◆ **Extrait du document**
══════
« La Jeune Rue », c’est Guillaume Apollinaire qui la dessine le premier, dans le poème Zone de son recueil Alcools. Puis Paul-Henry Bizon, en 2013, alors que l’auteur (qui deviendra par la suite rédacteur en chef du Fooding) contribue à poser les fondations d’un projet ambitieux dans le troisième arrondissement de Paris : un réseau agroalimentaire révolutionnaire, dont le cœur palpitera rue du Vertbois, et qui ralliera enfin paysan·nes, commerçant·es, chef·fes et mangeur·ses – sans perdant·es. Dans les plans de la Jeune Rue, on croise une pizzeria, une boucherie, un primeur, une poissonnerie, une boulangerie, un café, un bar à vins ou encore un marché à ciel ouvert approvisionnés en direct, attendus, soutenus et déjà célébrés par tout le milieu et la presse française. À la tête de ce nouvel empire, l’homme d’affaires Cédric Naudon, son indéboulonnable écharpe en satin, son assurance au service d’un idéal… et ses millions. Du moins, c’est ce que tout le monde croit.
══════
◆ **Entrées**
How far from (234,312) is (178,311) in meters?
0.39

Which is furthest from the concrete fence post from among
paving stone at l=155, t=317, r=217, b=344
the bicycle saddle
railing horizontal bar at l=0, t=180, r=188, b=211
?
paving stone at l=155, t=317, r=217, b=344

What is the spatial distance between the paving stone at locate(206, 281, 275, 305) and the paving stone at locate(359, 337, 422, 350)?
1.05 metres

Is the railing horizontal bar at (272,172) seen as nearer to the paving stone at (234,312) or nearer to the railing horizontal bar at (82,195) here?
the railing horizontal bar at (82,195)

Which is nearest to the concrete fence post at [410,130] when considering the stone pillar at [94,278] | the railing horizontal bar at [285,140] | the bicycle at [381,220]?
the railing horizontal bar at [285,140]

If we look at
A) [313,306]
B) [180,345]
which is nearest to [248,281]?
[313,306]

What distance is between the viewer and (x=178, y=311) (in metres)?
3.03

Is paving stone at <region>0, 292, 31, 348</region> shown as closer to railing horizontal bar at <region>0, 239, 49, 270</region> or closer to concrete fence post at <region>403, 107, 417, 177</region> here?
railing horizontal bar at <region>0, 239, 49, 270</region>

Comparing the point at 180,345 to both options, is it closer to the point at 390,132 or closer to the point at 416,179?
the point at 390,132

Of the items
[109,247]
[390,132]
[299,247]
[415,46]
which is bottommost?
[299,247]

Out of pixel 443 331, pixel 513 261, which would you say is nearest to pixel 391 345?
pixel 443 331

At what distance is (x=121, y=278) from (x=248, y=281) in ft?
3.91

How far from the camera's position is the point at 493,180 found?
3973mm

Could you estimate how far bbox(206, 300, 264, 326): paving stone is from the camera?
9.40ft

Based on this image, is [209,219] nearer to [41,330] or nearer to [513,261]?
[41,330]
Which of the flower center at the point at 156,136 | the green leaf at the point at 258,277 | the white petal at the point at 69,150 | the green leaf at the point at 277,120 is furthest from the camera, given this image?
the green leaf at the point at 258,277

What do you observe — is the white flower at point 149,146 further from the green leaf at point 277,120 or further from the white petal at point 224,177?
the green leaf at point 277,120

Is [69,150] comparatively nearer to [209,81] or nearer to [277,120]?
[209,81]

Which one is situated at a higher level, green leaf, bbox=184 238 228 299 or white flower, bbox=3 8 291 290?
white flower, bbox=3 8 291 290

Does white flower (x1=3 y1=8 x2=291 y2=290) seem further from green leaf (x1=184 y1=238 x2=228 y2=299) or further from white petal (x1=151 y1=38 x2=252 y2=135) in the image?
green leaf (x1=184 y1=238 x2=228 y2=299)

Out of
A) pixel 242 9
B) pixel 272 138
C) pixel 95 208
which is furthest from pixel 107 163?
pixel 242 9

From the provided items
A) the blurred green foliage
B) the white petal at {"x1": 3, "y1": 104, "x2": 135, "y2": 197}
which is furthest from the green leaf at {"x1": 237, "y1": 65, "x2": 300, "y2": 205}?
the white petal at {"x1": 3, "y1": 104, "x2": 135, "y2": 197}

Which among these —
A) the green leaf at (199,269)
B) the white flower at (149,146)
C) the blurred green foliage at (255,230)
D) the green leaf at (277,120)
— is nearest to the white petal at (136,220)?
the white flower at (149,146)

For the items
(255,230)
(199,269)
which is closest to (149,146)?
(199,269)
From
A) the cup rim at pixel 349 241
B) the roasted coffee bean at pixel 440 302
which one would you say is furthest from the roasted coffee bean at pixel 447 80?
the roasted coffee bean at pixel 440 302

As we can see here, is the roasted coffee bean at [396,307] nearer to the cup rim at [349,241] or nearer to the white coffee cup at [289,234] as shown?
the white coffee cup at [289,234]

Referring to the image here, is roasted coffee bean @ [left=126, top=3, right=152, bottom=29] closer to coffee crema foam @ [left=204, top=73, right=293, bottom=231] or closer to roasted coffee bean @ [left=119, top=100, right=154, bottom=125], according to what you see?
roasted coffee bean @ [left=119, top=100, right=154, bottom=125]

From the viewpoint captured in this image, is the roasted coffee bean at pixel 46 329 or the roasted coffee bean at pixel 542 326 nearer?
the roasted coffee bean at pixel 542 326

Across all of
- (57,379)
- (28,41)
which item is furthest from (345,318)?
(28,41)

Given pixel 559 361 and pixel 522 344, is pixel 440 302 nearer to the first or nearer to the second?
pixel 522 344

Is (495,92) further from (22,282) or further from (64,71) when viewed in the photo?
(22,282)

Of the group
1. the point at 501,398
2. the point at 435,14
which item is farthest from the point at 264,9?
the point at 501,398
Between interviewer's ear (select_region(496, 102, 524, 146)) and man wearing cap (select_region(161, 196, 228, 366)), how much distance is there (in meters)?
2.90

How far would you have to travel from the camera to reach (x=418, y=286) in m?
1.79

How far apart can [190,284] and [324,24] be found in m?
══════
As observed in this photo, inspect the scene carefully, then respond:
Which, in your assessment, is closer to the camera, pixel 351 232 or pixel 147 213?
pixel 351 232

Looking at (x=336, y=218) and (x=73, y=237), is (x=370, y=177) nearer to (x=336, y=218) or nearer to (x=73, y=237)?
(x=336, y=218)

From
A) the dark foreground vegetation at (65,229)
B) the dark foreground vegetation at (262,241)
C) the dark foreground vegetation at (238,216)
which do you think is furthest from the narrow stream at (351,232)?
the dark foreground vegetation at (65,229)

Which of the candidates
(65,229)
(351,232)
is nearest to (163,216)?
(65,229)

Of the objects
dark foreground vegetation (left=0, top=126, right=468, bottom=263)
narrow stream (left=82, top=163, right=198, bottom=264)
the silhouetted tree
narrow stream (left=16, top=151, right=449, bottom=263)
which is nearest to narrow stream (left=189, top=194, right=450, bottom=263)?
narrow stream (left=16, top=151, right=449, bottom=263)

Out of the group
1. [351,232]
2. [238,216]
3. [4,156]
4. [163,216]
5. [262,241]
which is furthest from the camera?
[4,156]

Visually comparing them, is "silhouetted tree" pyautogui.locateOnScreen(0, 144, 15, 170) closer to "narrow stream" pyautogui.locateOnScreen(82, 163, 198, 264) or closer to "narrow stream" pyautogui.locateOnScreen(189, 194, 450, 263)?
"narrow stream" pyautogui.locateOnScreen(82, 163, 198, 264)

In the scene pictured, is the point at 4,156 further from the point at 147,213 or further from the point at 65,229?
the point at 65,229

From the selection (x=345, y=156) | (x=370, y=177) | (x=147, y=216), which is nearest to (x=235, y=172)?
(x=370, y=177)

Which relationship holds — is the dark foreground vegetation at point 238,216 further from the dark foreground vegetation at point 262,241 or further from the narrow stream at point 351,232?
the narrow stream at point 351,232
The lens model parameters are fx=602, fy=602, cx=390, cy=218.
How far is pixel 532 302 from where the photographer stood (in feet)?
══════
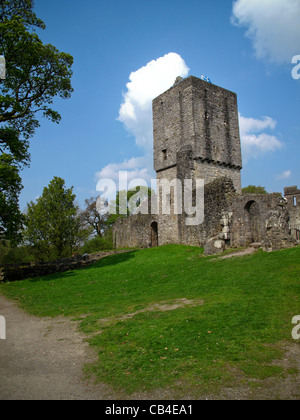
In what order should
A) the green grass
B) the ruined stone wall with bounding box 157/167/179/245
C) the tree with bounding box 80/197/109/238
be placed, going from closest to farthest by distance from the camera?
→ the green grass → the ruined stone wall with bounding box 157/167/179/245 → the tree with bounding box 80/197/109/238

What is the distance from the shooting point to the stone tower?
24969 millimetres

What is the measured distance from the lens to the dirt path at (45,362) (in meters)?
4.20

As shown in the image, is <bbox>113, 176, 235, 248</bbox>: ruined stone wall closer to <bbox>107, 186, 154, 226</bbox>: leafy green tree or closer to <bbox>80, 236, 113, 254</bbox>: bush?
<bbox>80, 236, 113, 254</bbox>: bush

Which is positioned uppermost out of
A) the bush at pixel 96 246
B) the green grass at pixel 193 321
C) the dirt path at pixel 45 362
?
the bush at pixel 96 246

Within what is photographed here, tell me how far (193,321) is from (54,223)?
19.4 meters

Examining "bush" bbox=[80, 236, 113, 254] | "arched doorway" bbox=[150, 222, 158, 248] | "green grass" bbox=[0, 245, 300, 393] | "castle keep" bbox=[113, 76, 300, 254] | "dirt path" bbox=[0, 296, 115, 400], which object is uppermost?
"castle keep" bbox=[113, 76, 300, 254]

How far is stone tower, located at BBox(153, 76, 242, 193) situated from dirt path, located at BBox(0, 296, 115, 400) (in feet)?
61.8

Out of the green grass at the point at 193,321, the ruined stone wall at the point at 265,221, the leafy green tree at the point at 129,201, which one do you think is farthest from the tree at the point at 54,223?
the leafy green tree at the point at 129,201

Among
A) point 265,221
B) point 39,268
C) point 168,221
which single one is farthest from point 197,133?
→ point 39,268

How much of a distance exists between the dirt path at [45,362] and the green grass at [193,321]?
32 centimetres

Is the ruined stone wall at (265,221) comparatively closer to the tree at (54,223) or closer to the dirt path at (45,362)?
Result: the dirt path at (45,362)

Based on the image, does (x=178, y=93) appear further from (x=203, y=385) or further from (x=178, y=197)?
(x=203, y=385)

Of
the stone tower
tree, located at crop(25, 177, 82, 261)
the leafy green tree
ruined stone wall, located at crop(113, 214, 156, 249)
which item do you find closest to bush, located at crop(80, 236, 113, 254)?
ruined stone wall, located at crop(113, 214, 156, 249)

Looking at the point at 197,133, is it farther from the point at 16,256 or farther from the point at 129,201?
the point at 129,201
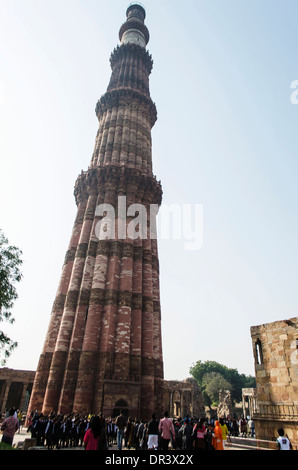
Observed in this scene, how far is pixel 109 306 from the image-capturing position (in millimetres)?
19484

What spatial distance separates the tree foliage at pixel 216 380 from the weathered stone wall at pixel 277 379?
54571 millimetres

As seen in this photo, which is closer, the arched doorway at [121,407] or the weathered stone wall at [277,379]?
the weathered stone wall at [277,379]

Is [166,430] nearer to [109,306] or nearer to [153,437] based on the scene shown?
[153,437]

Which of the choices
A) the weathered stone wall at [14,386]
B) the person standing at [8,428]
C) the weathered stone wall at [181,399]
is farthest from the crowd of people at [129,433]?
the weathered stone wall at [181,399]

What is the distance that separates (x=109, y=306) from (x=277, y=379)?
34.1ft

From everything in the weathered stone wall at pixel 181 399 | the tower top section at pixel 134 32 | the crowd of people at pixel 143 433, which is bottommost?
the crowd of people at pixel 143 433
══════
◆ **Tâche requise 1**
Relevez dans l'extrait du document tous les commerces et lieux qui figurent dans les plans de la Jeune Rue.
◆ **Tâche requise 2**
Répondez à partir de l'extrait du document :
(a) Dans quel poème Apollinaire dessine-t-il la Jeune Rue ?
(b) Dans quelle rue devait battre le cœur du réseau agroalimentaire ?
(c) Quelle fonction Paul-Henry Bizon occupera-t-il par la suite ?
◆ **Tâche requise 3**
Indiquez si chaque affirmation concorde avec l'extrait du document, en citant les mots qui tranchent :
(a) Le projet est implanté dans le onzième arrondissement de Paris.
(b) Paul-Henry Bizon contribue au projet en 2013.
(c) Cédric Naudon porte une écharpe en satin.

◆ **Solution complète 1**
Une pizzeria, une boucherie, un primeur, une poissonnerie, une boulangerie, un café, un bar à vins et un marché à ciel ouvert.

◆ **Solution complète 2**
(a) Dans Zone, poème du recueil Alcools.
(b) Rue du Vertbois.
(c) Rédacteur en chef du Fooding.

◆ **Solution complète 3**
(a) Non : « dans le troisième arrondissement de Paris ».
(b) Oui : « Puis Paul-Henry Bizon, en 2013 ».
(c) Oui : « son indéboulonnable écharpe en satin ».